§ **VORLIEGENDER TEXT**:
====

Dirigent Andreas Sczygiol und seinem Team gelingt das Kunststück, anspruchsvolle Opern auf die Bühne der Schlossberghalle Starnberg zu bringen.

Von Gerhard Summer, Seefeld

Starnberg mag ja vieles sein: die Republik der Cabriofahrer und Millionäre, die matte Perle am See und der Schauplatz eines elend langen Tunnel-Dramas. Aber eine Opernstadt? Klingt abenteuerlich, schon weil es weit und breit kein wirklich geeignetes Theater dafür gibt.

====

§ **BEREITGESTELLTE ANGABEN**:
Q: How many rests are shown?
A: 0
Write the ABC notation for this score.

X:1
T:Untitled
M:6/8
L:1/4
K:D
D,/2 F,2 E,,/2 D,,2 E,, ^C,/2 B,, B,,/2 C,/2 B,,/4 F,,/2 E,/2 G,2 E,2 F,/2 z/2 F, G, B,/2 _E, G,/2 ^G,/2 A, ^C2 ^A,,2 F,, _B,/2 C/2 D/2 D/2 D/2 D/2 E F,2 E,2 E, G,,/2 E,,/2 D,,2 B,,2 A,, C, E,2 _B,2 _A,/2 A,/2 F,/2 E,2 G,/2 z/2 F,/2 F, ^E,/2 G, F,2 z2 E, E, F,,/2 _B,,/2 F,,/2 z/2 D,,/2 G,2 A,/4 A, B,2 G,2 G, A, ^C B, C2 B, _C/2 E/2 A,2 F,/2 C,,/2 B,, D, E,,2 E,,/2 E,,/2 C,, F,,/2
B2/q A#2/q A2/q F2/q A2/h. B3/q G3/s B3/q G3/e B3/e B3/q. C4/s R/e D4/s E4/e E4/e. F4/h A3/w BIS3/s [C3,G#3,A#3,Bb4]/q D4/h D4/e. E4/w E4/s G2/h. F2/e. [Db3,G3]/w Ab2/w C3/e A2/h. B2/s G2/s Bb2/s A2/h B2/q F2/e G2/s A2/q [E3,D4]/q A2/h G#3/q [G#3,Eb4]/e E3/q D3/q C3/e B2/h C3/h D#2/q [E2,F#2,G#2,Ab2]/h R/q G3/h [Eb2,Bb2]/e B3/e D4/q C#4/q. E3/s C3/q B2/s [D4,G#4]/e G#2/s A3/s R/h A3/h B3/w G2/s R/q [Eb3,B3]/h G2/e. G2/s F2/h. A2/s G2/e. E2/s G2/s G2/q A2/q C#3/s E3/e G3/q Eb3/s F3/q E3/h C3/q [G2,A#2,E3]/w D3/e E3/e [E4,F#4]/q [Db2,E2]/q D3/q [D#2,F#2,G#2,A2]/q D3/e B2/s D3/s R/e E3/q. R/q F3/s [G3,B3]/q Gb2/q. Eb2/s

====

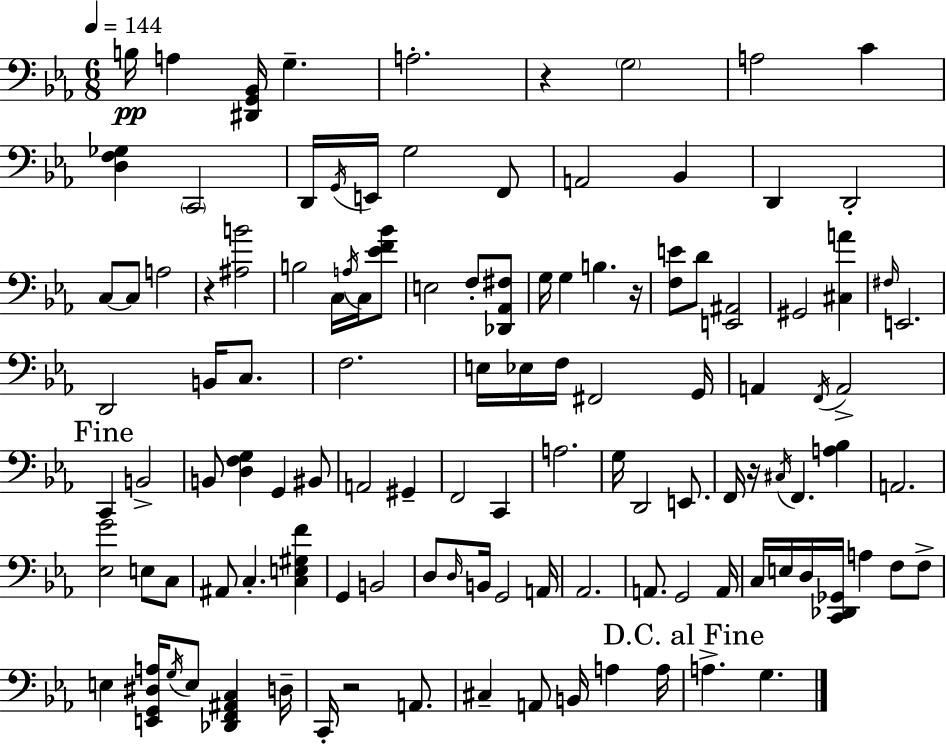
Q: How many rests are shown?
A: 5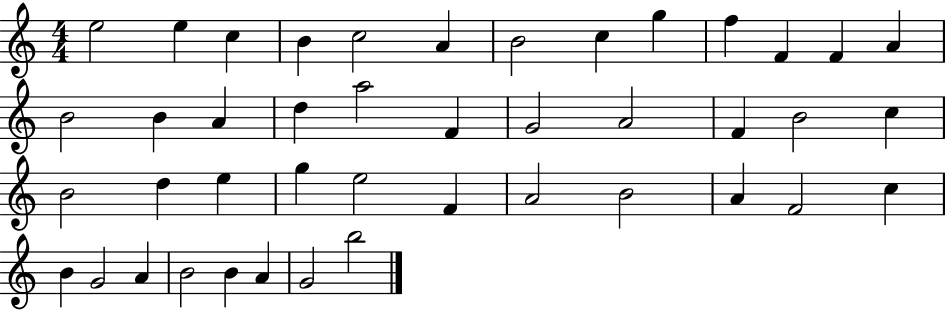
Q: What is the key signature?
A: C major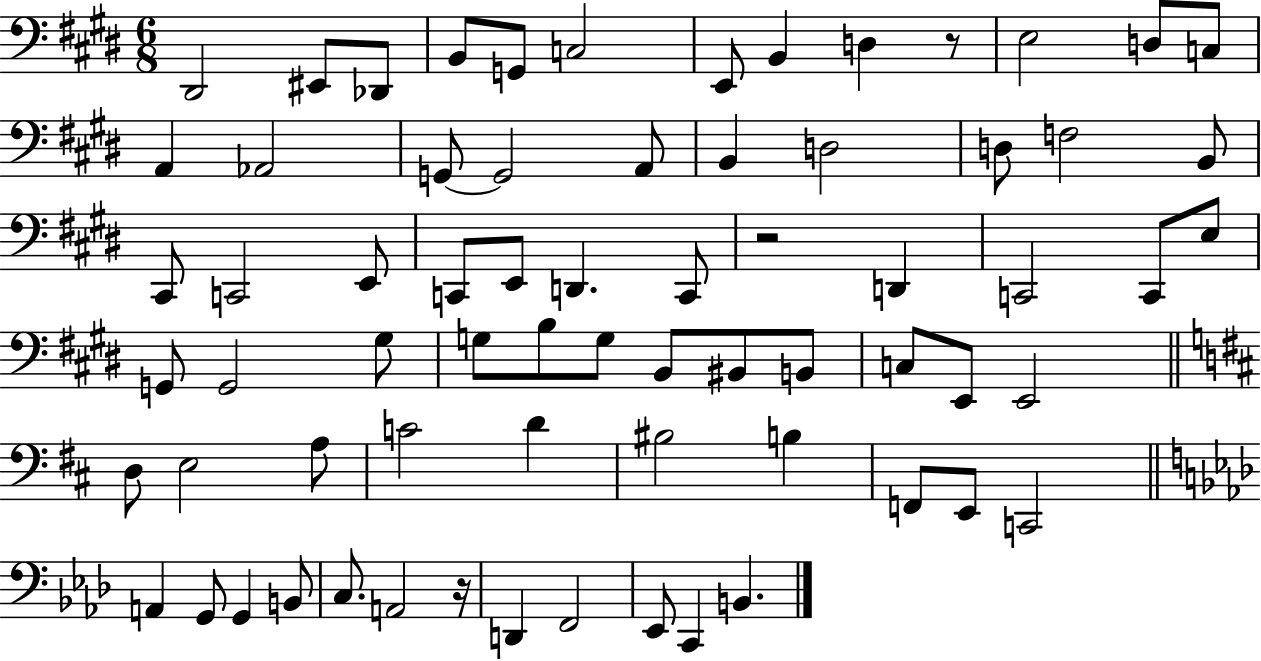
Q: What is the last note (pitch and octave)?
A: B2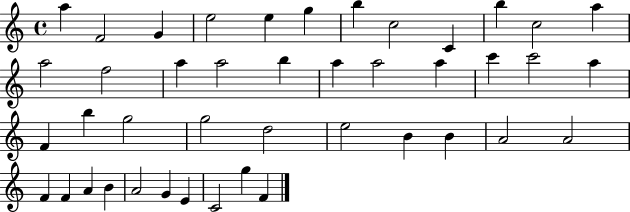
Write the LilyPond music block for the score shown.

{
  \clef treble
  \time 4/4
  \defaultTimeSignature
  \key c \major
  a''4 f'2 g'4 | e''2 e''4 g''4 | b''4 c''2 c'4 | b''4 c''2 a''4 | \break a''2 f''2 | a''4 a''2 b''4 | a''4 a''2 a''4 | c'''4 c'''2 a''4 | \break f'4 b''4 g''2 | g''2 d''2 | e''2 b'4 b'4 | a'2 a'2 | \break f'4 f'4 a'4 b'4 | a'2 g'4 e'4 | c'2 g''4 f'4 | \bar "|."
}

====

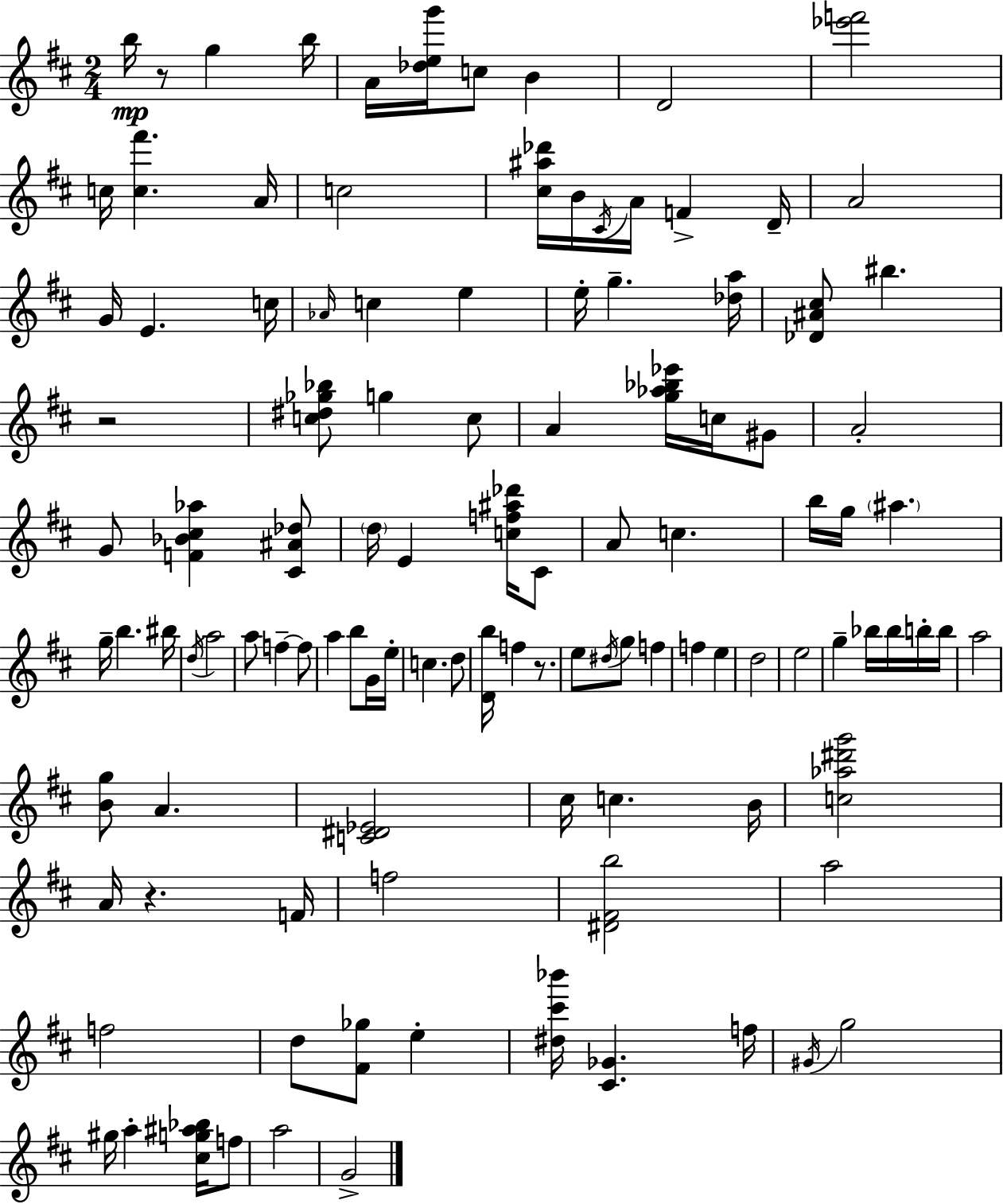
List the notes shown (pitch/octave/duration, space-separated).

====

§ **ZIEL 1**:
Beantworte zum Text über Opern in Starnberg diese Fragen:
(a) Welcher Dirigent wird dort genannt?
(b) Auf welche Bühne bringt sein Team anspruchsvolle Opern?
(c) Woran liegt es laut Text, dass „eine Opernstadt“ abenteuerlich klingt?
§ **ZIEL 2**: Setze den Text über Opern in Starnberg im Anschluss an seinen letzten Satz fort.
Die Zeilen sind hierfür ohne Bedeutung.

§ **ANTWORT 1**:
(a) Genannt wird der Dirigent Andreas Sczygiol.
(b) Sein Team bringt die Opern auf die Bühne der Schlossberghalle Starnberg.
(c) Es gibt weit und breit kein wirklich geeignetes Theater dafür.

§ **ANTWORT 2**:
Doch der Dirigent Andreas Sczygiol, 36, und sein Team sind auf diesem Weg. Vor drei Jahren war er auf die "verrückte Idee gekommen, Oper in Starnberg zu machen", und das ausgerechnet in der Schlossberghalle, einem oft gescholtenen, längst in die Jahre gekommenen Mehrzweckbau. Denn so wichtig das Nationaltheater München und andere "Tempel der Kunst" seien, so wichtig seien die freien Produktionen, könnte doch ansonsten mit dem Niedergang der Stadttheater ein "Kulturschatz verloren gehen", wie Sczygiol findet. Die Premiere 2014 mit Henry Purcells "Dido und Aeneas" war mit zwei ausverkauften Vorstellungen ein Erfolg, der nächste Streich im Jahr darauf, Ruggero Leoncavallo komplexer, in den Hauptrollen exzellent besetzter "Bajazzo", ein absoluter Coup.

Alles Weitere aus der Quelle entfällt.